T O P I C R E V I E W |
BaftaBaby |
Posted - 11/27/2007 : 12:58:37 Boy A Another attempt from an award-winning novel to restructure this complex emotional material into a coherent film. It just about succeeds because the through-line of the story has been made clear without sacrificing the non-chronological development of the action.
It succeeds even more because of the performances - good across the board, but particularly so by Andrew Garfield as Jack - a young man trying to to carve out a new life after spending many years in prison for his part in murdering a child when he himself was one - and by his parole officer played by the remarkable Peter Mullan. Mullan is one of those actors in such total control of every moment of inner change, he can infuse even mundane dialogue with a back story.
Not that the screenplay here is mundane, though at times it is relentless and would probably benefit from a snip or two throughout. The film raises important questions challenging a society which offers no direction for children other than what they can emulate on the streets. The whole concept of family is so far from comfy middle-class expectations, so seething with neglect and repressed anger, that it's a wonder kids reach adulthood at all.

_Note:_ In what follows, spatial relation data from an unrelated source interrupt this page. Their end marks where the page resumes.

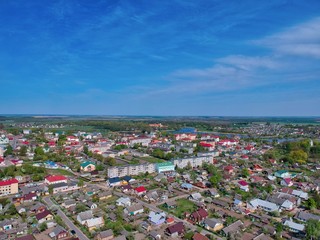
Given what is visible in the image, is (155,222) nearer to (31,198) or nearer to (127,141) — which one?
(31,198)

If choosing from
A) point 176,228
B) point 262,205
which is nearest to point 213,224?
point 176,228

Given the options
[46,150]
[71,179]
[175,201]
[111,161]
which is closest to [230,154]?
[111,161]

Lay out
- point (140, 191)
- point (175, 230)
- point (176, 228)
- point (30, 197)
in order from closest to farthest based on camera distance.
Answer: point (175, 230)
point (176, 228)
point (30, 197)
point (140, 191)

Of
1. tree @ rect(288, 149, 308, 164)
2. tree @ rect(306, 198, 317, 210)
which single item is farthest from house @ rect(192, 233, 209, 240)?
tree @ rect(288, 149, 308, 164)

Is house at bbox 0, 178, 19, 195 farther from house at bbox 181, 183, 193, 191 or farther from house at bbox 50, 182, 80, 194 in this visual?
house at bbox 181, 183, 193, 191

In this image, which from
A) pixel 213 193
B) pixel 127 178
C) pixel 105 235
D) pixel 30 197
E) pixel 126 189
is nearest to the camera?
pixel 105 235

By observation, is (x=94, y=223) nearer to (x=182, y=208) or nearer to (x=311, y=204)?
(x=182, y=208)

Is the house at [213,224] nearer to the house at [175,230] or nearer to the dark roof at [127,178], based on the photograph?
the house at [175,230]

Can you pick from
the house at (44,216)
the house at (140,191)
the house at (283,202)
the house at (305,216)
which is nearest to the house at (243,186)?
the house at (283,202)
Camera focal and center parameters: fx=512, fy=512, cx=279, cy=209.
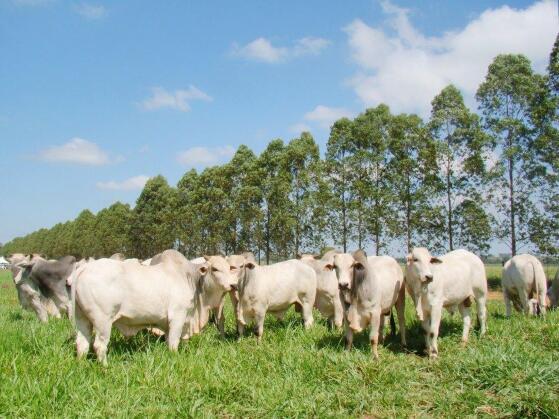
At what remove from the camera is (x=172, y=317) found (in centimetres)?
818

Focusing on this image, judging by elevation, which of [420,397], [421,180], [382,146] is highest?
[382,146]

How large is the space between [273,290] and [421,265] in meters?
3.10

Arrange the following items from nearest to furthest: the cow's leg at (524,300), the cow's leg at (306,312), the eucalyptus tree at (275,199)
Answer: the cow's leg at (306,312)
the cow's leg at (524,300)
the eucalyptus tree at (275,199)

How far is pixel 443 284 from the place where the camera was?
30.2ft

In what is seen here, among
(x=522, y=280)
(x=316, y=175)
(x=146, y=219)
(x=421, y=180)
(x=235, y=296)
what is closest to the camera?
(x=235, y=296)

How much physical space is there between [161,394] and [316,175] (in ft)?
74.4

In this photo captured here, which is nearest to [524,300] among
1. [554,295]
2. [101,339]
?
[554,295]

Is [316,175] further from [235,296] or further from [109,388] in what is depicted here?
[109,388]

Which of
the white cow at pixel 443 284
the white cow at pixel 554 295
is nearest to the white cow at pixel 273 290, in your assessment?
the white cow at pixel 443 284

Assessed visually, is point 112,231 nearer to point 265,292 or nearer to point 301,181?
point 301,181

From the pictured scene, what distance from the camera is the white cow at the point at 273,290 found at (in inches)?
386

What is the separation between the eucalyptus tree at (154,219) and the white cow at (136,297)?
3251cm

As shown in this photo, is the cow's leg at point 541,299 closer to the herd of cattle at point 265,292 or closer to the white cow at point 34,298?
the herd of cattle at point 265,292

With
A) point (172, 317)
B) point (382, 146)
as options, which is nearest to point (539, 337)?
point (172, 317)
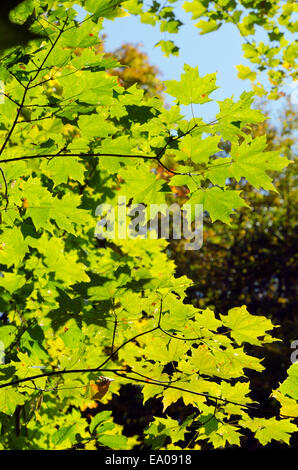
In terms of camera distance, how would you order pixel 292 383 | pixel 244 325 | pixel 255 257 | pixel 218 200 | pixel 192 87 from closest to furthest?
pixel 292 383, pixel 192 87, pixel 218 200, pixel 244 325, pixel 255 257

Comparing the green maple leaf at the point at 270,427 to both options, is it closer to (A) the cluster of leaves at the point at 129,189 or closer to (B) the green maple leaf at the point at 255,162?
(A) the cluster of leaves at the point at 129,189

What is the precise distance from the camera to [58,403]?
3.88m

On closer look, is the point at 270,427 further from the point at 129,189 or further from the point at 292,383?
the point at 129,189

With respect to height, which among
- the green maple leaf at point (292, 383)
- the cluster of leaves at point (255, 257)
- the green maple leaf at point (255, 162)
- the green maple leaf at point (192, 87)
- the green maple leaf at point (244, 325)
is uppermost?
the green maple leaf at point (192, 87)

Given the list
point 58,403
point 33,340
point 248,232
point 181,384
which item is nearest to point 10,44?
point 181,384

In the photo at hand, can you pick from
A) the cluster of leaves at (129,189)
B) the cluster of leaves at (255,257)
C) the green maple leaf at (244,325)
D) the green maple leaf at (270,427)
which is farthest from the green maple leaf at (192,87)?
the cluster of leaves at (255,257)

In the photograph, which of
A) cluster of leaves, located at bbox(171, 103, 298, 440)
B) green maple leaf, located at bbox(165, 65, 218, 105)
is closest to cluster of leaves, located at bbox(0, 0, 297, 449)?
green maple leaf, located at bbox(165, 65, 218, 105)

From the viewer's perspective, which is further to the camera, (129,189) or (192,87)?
(129,189)

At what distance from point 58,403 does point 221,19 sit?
4364 millimetres

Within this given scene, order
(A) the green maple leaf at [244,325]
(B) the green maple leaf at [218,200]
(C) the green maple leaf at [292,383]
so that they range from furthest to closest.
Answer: (A) the green maple leaf at [244,325] → (B) the green maple leaf at [218,200] → (C) the green maple leaf at [292,383]

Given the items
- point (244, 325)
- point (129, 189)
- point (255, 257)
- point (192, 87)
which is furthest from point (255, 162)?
point (255, 257)

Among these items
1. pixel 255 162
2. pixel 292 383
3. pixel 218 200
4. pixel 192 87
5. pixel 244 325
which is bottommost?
pixel 244 325

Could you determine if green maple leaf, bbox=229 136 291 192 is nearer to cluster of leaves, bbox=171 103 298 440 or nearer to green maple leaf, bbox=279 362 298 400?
green maple leaf, bbox=279 362 298 400
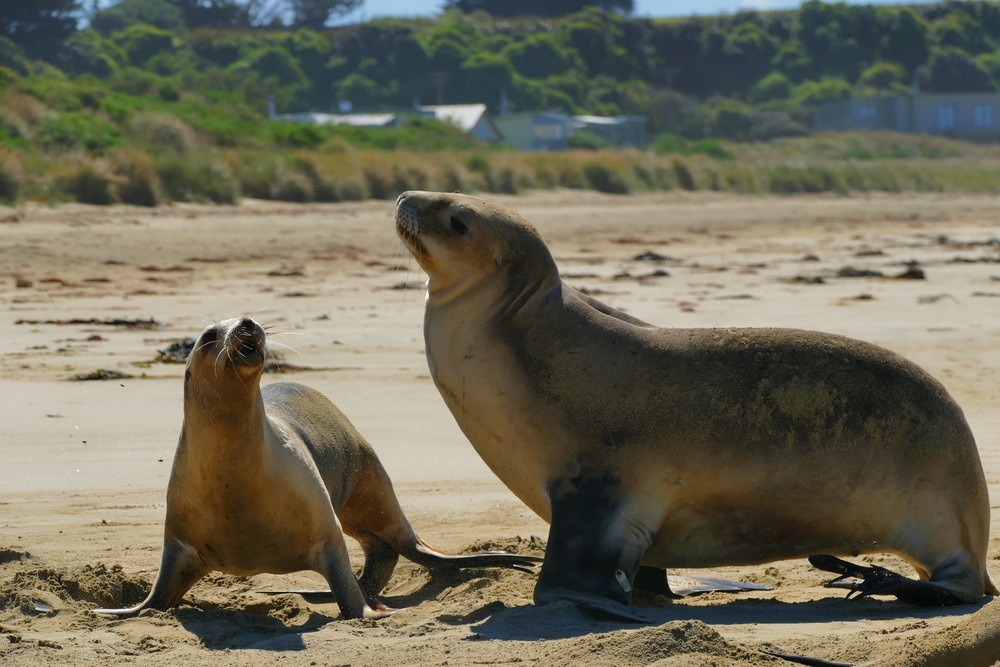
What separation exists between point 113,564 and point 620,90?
79.0 meters

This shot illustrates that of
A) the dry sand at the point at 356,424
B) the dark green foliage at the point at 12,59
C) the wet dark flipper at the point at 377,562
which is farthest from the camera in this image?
the dark green foliage at the point at 12,59

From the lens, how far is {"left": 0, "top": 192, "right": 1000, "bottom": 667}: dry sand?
3.33m

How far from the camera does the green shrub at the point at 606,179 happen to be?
29.8 metres

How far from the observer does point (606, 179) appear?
30141 mm

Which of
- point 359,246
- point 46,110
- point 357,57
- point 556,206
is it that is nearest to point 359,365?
point 359,246

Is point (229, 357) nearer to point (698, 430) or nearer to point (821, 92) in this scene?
point (698, 430)

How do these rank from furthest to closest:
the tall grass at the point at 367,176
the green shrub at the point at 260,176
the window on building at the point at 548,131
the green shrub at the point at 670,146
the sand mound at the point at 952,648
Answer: the window on building at the point at 548,131 → the green shrub at the point at 670,146 → the green shrub at the point at 260,176 → the tall grass at the point at 367,176 → the sand mound at the point at 952,648

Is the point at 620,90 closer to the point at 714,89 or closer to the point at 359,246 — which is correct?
the point at 714,89

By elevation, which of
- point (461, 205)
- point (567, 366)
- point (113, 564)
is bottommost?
point (113, 564)

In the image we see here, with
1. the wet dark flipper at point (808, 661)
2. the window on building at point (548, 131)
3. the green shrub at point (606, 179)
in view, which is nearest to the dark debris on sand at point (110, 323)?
the wet dark flipper at point (808, 661)

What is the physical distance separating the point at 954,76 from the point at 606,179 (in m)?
67.6

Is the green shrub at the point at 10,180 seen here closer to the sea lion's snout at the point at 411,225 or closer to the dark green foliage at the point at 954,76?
the sea lion's snout at the point at 411,225

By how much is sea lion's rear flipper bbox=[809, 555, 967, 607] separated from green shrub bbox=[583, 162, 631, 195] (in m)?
26.1

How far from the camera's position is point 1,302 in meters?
10.5
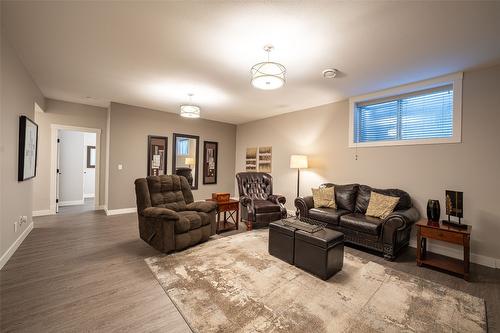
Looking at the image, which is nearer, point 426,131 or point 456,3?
point 456,3

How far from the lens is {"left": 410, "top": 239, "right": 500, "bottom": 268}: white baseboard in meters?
2.95

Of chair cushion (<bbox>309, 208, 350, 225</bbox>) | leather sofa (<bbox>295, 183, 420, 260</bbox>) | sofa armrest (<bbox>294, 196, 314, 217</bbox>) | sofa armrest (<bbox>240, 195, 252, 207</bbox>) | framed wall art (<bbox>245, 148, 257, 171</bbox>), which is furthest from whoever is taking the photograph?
framed wall art (<bbox>245, 148, 257, 171</bbox>)

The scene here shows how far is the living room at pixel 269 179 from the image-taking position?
6.51 feet

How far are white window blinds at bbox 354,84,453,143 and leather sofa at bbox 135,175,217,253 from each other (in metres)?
3.43

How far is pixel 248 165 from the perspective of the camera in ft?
23.2

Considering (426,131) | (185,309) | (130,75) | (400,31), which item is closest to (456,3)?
(400,31)

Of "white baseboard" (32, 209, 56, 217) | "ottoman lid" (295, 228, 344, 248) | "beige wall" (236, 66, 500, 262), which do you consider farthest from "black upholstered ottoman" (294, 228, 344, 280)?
"white baseboard" (32, 209, 56, 217)

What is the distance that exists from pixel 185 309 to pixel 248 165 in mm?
5339

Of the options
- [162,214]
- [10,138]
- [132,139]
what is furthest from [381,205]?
[132,139]

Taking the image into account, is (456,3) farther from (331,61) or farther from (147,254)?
(147,254)

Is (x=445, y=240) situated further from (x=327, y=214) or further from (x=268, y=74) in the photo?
(x=268, y=74)

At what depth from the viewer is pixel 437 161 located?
11.2ft

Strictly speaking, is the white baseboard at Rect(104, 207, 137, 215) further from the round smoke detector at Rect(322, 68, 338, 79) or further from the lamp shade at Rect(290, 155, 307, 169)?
the round smoke detector at Rect(322, 68, 338, 79)

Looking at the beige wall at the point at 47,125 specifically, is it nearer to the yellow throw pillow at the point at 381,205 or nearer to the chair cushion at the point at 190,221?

And here, some of them don't. To hear smug magistrates and legal power holders try to isolate little children as evil incarnate must surely stimulate debate about how fragmented society has become, and the impenetrable walls that separate sector from sector.
There's enough leavening in the form of naturalistic humour and the awkwardness of first love to carry you through some of the more predictable passages. It's unlikely this film will make it to your local cinema. And that's a shame.
If you see it anywhere - it's certainly worth a look.